Institute of Pathology, University Medical Center Mainz, Mainz; Institute of Pathology, Charité Universitätsmedizin Berlin, Berlin.
Dtsch Arztebl Int. 2021 Mar 26;118(12):194-204. doi: 10.3238/arztebl.m2021.0011.
Increasing digitalization enables the use of artificial intelligence (AI) and machine learning in pathology. However, these technologies have only just begun to be implemented, and no randomized prospective trials have yet shown a benefit of AI-based diagnosis. In this review, we present current concepts, illustrate them with examples from representative publications, and discuss the possibilities and limitations of their use.

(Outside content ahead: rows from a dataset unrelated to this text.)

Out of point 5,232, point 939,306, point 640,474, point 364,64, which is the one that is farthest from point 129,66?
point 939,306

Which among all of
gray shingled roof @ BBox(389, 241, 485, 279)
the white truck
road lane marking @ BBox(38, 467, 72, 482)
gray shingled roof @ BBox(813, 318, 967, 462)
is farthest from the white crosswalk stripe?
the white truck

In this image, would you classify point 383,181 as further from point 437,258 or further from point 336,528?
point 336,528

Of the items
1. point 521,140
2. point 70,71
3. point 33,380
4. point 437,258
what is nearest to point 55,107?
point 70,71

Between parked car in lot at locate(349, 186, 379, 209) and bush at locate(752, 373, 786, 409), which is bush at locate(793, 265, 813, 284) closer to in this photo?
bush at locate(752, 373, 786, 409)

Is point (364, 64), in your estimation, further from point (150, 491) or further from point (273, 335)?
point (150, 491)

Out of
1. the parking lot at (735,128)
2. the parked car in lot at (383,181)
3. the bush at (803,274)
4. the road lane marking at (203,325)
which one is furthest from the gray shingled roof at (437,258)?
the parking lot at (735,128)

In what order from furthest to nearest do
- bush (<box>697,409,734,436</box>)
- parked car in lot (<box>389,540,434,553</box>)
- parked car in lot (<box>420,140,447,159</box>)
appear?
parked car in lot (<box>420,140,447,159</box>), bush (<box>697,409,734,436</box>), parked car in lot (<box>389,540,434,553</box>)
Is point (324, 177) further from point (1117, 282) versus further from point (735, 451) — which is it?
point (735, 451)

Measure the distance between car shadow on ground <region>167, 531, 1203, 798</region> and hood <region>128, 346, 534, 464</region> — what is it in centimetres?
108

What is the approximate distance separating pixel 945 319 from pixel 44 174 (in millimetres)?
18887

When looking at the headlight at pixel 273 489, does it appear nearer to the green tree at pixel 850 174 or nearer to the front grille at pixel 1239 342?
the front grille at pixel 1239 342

This article is based on the results of a search in PubMed for articles published between January 1950 and January 2020 containing the searching terms "artificial intelligence," "deep learning," and "digital pathology," as well as the authors' own research findings.
Current research on AI in pathology focuses on supporting routine diagnosis and on prognostication, particularly for patients with cancer. Initial data indicate that pathologists can arrive at a diagnosis faster and more accurately with the aid of a computer. In a pilot study on the diagnosis of breast cancer, involving 70 patients, sensitivity for the detection of micrometastases rose from 83.3% (by a pathologist alone) to 91.2% (by a pathologist combined with a computer algorithm). The evidence likewise suggests that AI applied to histomorphological properties of cells during microscopy may enable the inference of certain genetic properties, such as mutations in key genes and deoxyribonucleic acid (DNA) methylation profiles.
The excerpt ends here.